URL recursion can happen when your Web server allows multiple URLs to fetch the same document, where one URL makes the document appear deeper in the directory structure. When relative links are used to link to neighboring documents on the server, the Search Appliance interprets this as finding more documents in successively deeper directories, often leading to exponential crawling and growth of our search index. This incurs unnecessary load on both the Search Appliance and your Web server.
You can spot URL recursion in your server logs fairly easily. The most obvious sign is a set of requests with repetitive sequences of directories becoming progressively longer. Here is a simplified example:
gsa-crawler GET /dept/index.html gsa-crawler GET /dept/support/index.html gsa-crawler GET /dept/support/dept/index.html gsa-crawler GET /dept/support/dept/support/index.html . . .

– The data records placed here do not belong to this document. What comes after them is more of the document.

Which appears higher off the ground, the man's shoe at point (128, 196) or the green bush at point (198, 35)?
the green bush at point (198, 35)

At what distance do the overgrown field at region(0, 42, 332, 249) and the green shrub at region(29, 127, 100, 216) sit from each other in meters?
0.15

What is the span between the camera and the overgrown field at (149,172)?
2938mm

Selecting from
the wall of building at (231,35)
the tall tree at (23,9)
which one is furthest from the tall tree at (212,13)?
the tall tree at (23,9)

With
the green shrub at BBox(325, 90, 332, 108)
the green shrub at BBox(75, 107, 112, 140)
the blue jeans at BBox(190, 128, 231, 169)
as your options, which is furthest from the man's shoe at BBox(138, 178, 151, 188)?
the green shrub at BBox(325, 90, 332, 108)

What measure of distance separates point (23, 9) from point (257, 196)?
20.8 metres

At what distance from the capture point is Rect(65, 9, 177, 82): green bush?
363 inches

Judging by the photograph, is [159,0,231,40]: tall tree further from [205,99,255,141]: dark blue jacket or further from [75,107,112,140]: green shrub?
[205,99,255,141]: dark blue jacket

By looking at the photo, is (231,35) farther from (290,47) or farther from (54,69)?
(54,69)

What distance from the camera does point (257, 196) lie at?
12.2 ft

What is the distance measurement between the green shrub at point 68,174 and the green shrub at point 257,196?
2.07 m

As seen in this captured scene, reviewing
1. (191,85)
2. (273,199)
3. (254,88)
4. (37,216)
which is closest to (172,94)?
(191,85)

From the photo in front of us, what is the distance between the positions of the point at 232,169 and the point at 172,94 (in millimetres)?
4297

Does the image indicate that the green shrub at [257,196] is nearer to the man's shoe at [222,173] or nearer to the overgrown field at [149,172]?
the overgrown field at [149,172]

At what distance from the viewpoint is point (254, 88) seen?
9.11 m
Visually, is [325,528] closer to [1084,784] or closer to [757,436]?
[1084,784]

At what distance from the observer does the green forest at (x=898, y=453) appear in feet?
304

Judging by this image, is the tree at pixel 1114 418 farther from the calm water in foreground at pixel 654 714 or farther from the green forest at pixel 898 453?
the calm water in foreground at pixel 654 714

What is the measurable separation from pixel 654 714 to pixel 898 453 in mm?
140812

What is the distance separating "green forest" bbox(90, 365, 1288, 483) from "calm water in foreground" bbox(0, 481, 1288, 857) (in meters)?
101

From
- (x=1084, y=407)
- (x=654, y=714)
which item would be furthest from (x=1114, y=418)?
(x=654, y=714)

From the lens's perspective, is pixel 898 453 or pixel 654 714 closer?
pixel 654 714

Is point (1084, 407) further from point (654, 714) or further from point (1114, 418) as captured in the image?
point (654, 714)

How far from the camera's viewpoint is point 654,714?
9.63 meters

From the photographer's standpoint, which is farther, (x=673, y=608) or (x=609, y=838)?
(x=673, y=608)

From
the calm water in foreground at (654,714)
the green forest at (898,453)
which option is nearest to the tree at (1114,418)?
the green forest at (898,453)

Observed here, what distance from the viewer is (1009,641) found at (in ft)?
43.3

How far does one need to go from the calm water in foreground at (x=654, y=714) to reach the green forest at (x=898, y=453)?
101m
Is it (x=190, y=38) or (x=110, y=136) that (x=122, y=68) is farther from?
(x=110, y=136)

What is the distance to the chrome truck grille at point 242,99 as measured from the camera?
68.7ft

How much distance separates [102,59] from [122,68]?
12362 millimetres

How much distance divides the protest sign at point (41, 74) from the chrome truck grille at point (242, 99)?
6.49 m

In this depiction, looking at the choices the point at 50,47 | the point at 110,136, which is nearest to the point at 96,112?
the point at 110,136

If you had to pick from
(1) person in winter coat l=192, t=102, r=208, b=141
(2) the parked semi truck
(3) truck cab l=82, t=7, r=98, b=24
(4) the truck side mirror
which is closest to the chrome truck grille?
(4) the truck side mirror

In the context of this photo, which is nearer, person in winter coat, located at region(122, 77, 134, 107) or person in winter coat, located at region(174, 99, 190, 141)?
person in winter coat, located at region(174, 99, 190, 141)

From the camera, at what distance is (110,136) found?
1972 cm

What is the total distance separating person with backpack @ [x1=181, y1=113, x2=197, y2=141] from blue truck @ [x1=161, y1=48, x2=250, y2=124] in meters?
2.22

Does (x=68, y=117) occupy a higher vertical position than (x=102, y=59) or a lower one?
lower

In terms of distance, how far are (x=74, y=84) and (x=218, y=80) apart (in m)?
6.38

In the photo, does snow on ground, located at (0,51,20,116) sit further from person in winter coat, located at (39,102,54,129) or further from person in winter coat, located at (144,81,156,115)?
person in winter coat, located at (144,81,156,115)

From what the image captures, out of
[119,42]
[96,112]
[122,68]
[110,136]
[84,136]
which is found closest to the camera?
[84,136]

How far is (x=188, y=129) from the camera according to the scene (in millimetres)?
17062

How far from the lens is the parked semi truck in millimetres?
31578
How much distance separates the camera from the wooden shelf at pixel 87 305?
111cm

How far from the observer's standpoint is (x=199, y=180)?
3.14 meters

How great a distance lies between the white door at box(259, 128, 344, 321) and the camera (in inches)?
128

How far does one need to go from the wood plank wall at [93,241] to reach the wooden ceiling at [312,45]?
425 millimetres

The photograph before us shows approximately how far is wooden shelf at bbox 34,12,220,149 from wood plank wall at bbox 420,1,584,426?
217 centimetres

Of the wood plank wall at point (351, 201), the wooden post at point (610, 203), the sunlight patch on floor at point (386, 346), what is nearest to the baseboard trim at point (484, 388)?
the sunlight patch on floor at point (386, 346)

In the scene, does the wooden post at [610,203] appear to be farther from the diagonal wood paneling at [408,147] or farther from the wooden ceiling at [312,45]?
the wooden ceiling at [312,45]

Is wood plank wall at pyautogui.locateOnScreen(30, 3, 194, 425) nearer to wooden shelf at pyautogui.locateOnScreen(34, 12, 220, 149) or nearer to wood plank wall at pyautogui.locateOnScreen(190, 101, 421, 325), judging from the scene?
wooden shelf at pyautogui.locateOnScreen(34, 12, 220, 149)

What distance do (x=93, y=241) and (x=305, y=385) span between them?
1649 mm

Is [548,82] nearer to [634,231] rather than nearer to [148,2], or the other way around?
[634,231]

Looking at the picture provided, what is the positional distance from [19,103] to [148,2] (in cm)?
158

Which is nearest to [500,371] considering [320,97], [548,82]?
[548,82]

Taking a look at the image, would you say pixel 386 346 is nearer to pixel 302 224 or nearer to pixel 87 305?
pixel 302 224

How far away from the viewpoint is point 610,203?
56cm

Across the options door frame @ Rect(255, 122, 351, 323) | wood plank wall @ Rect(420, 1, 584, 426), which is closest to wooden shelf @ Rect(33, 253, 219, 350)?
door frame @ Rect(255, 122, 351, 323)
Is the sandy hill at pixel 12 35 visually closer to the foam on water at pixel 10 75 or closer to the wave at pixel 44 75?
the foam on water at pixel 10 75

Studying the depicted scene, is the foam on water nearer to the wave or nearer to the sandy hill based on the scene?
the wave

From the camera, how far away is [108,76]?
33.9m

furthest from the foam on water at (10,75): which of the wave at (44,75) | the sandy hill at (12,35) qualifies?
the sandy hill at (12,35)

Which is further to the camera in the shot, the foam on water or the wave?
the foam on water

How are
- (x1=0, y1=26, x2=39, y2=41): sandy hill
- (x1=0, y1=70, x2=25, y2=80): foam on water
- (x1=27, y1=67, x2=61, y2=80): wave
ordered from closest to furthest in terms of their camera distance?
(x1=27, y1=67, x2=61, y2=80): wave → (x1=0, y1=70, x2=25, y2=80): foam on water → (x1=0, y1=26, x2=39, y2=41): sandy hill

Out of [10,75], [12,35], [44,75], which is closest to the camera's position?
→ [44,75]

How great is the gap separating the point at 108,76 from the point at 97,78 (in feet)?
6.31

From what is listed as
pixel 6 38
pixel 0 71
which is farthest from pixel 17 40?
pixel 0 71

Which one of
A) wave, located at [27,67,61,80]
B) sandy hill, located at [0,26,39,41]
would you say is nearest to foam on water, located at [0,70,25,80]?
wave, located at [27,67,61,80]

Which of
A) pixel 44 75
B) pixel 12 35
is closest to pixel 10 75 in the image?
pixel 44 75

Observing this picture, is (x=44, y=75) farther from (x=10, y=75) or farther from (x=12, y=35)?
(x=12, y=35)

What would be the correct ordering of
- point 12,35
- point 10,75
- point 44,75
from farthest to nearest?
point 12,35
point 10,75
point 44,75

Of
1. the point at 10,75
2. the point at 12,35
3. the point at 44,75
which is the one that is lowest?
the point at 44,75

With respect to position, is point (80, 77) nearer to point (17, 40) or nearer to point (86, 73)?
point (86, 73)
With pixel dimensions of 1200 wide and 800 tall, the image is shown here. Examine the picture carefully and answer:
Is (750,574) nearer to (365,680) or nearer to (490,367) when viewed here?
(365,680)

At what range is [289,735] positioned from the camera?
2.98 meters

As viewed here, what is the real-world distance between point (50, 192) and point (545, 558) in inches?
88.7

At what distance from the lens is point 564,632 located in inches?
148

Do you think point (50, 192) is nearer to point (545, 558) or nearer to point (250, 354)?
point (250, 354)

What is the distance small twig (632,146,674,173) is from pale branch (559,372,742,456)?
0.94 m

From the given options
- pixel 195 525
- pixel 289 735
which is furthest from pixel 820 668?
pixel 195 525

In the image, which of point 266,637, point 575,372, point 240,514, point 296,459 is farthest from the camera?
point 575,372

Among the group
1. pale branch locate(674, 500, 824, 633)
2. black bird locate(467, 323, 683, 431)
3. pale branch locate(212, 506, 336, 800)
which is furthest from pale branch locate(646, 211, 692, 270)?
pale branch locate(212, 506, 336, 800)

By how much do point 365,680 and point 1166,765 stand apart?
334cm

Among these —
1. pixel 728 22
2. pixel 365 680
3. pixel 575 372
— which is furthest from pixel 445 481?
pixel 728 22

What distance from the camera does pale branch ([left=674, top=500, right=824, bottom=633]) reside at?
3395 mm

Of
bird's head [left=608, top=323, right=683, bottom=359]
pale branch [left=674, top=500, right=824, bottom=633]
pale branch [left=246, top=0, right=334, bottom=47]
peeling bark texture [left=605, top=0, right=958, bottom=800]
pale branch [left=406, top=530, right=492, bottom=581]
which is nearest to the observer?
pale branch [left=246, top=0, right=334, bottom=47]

To fix this, check for recursive symbolic links in the filesystem of your Web server. If you must use such filesystem links, then fix the links within your Web pages so that they use site-absolute references instead of relative references. For example, use "/dept/support/index.html" instead of "support/index.html". Your server should also return HTTP 404 status codes for pages that do not exist, instead of returning a success code and a page of links (the Search Appliance would interpret the latter as a new page to crawl).